• [Text excerpt]:
The heritability of cause-specific mortality: a correlated gamma-frailty model applied to mortality due to respiratory diseases in Danish twins born 1870-1930.
The genetic influence on susceptibility to diseases of the respiratory system and all-cause mortality was studied using data for identical (MZ) and fraternal (DZ) twins. Data from the Danish Twin Register include 1344 MZ and 2411 DZ male twin pairs and 1470 MZ and 2730 DZ female twin pairs born between 1870 and 1930, where both individuals were alive on 1 011943. We used the correlated gamma-frailty model. Proportions of variance in frailty attributable to genetic and environmental factors were assessed using the structural equation model approach. For all-cause mortality the correlation coefficients of frailty for MZ twins tend to be higher than for DZ twins. For mortality with respect to respiratory diseases this effect was only seen in females, whereas males showed the opposite effect. Five standard biometric models are fitted to the data to evaluate the magnitude and nature of genetic and environmental factors on mortality. Using the best fitting biometric model heritability for cause of death was found to be 0.58 (0.07) for all-cause mortality (AE-model) and zero for diseases of the respiratory system for males. Heritability was 0.63 (0.11) for all-cause mortality (DE-model) and 0.18 (0.09) for diseases of the respiratory system (DE-model) for females. The analysis confirms the presence of a strong genetic influence on individual frailty associated with all-cause mortality. For respiratory diseases, no genetic influence was found in males and only weak genetic influence in females. The nature of genetic influences on frailty with respect to all-cause mortality is probably additive in males and dominant in females, whereas for frailty with respect to deaths caused by respiratory diseases in females, there are genetic factors present which are caused by dominance. Environmental influences are non-shared with exception of frailty with respect to respiratory diseases in males, where the shared environment plays an important role.

• [Exercise instructions]:
**1)** In the twin mortality abstract, what heritability was found for all-cause mortality in males?
**2)** In the twin mortality abstract, substitute "lung diseases" for "respiratory diseases" while writing out the passage from "The heritability of" to "twins born 1870-1930.".
The records have no connection to the twin mortality abstract above.

• [Supplied records]:
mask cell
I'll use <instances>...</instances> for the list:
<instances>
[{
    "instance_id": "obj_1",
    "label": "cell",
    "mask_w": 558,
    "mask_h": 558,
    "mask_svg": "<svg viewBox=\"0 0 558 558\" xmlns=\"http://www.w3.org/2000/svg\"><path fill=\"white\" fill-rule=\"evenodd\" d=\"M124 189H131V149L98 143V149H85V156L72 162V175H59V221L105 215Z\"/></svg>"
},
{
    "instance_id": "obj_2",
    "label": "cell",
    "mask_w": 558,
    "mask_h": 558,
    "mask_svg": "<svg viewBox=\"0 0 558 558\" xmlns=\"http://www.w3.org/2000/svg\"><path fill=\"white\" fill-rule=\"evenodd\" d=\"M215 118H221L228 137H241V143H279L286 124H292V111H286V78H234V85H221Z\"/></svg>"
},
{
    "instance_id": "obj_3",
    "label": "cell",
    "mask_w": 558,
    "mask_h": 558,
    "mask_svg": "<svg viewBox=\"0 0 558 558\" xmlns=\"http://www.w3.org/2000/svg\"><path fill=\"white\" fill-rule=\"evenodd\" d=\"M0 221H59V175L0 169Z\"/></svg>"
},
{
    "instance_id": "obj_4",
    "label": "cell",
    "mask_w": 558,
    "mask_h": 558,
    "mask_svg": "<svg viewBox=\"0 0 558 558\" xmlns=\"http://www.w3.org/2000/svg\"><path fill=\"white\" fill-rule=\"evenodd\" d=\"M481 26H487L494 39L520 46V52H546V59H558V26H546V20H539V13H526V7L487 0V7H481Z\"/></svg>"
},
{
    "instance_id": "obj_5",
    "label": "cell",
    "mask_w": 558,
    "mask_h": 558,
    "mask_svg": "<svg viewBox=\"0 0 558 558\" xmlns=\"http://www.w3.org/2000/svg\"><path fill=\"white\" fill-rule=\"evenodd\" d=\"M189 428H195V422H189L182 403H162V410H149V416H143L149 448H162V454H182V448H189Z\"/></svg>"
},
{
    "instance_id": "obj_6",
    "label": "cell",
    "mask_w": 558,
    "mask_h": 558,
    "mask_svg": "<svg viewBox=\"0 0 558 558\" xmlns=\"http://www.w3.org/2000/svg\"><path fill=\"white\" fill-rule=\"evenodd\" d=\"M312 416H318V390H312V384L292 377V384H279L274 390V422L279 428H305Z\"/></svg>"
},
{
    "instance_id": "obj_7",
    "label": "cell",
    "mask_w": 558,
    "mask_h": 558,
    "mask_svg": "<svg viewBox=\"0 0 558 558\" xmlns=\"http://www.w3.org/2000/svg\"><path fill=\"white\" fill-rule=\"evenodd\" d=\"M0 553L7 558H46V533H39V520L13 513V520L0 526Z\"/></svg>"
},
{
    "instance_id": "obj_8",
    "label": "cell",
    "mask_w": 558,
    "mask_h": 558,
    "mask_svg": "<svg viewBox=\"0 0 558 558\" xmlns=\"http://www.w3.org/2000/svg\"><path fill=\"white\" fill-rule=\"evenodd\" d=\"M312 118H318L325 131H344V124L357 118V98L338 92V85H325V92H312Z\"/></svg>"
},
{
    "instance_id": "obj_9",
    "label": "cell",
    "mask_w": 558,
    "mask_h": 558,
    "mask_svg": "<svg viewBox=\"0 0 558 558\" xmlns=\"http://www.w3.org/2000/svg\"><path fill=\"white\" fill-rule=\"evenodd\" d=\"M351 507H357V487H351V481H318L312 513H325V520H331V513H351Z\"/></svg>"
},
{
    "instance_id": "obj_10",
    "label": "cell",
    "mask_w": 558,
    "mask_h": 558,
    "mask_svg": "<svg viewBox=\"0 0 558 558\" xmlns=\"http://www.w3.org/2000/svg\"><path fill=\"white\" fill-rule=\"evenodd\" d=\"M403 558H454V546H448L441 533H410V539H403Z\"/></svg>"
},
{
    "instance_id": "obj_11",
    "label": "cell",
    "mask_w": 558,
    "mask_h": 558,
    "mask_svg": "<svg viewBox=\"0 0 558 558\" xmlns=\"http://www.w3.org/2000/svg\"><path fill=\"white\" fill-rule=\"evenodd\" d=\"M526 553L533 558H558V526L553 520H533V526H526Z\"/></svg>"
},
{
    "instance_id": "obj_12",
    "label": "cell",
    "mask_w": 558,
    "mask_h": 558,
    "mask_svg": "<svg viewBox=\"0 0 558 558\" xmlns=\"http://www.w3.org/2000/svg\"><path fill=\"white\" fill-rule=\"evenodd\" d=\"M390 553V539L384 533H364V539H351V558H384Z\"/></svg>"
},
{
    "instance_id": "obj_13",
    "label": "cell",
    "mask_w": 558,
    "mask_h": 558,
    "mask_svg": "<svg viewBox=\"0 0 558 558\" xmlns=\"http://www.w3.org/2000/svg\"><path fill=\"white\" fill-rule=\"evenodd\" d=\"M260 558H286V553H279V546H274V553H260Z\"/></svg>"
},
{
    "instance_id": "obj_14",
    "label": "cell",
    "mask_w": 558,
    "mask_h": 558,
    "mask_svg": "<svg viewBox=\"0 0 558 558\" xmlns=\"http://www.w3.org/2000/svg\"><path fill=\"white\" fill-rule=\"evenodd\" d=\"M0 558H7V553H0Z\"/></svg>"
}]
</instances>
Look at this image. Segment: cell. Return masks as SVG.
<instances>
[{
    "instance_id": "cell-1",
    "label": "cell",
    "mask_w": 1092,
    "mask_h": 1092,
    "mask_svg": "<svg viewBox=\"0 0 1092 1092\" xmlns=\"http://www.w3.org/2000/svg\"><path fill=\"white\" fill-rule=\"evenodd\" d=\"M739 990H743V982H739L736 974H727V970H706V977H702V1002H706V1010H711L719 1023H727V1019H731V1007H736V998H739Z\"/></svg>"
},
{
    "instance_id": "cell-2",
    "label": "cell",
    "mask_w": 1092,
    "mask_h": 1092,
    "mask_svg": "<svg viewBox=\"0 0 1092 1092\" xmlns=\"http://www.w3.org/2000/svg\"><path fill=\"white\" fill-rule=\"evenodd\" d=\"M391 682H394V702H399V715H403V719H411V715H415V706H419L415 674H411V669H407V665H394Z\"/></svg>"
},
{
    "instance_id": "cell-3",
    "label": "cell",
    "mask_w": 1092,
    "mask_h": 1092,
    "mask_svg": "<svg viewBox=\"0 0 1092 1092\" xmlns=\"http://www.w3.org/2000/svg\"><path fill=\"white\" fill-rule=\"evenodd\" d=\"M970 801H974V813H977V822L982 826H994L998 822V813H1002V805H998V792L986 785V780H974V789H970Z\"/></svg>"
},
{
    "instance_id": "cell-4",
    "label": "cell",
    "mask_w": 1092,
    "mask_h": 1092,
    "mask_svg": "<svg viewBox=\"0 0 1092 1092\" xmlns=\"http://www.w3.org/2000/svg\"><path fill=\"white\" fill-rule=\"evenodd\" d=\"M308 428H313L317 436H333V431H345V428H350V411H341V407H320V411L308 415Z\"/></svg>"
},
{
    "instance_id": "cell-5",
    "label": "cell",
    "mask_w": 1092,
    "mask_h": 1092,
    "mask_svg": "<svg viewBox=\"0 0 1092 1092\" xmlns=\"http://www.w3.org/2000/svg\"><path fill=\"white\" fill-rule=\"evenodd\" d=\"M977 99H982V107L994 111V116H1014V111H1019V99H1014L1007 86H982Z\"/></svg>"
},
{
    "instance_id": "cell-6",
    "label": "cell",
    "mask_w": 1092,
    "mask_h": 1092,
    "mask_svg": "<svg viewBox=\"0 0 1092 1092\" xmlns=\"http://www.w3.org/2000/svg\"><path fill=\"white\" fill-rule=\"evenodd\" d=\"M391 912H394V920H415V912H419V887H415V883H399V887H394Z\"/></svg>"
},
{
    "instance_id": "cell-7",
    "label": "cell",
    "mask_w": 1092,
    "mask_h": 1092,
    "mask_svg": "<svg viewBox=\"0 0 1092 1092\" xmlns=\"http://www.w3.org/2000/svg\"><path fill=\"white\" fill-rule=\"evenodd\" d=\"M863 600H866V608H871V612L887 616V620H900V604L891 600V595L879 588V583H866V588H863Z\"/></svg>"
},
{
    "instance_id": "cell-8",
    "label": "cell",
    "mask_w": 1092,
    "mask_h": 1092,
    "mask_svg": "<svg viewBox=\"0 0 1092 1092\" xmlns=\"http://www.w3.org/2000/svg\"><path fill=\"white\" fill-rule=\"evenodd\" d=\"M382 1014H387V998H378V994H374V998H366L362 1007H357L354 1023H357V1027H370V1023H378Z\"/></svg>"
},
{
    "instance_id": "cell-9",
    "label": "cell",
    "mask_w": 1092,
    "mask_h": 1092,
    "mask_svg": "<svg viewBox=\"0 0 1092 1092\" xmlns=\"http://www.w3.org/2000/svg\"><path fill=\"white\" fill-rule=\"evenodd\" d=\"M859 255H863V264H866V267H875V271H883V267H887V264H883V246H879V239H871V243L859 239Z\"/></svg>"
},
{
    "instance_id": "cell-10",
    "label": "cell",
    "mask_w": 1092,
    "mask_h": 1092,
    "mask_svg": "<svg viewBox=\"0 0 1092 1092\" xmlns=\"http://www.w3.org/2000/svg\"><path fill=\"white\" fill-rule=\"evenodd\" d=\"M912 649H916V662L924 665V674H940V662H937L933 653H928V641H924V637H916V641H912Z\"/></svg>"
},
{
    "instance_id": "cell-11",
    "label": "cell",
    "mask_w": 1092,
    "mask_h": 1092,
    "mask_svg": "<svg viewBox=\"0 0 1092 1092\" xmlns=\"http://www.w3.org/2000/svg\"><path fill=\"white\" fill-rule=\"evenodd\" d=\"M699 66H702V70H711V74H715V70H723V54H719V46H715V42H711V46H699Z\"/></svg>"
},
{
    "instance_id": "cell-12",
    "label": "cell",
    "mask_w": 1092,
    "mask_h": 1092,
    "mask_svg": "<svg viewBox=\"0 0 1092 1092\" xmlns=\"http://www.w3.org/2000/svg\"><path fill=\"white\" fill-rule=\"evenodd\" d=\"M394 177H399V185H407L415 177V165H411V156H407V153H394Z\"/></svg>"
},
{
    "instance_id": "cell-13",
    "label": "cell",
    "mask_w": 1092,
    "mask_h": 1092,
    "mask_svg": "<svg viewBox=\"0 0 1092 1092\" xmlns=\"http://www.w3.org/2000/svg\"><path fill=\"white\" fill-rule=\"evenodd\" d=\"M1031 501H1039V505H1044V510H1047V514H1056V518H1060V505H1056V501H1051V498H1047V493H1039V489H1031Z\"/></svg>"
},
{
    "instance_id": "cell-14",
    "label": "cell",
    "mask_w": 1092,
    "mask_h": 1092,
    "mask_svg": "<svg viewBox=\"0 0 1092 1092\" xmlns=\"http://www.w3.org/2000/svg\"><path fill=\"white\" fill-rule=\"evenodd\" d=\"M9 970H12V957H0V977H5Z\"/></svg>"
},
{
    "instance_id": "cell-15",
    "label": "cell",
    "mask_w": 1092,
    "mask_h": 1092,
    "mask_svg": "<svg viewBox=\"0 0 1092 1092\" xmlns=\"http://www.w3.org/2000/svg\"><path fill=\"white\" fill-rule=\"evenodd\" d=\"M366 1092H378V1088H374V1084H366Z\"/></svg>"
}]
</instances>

• [Set of answers]:
**1)** 0.58 (0.07), under the AE-model.

**2)**
The heritability of cause-specific mortality: a correlated gamma-frailty model applied to mortality due to lung diseases in Danish twins born 1870-1930.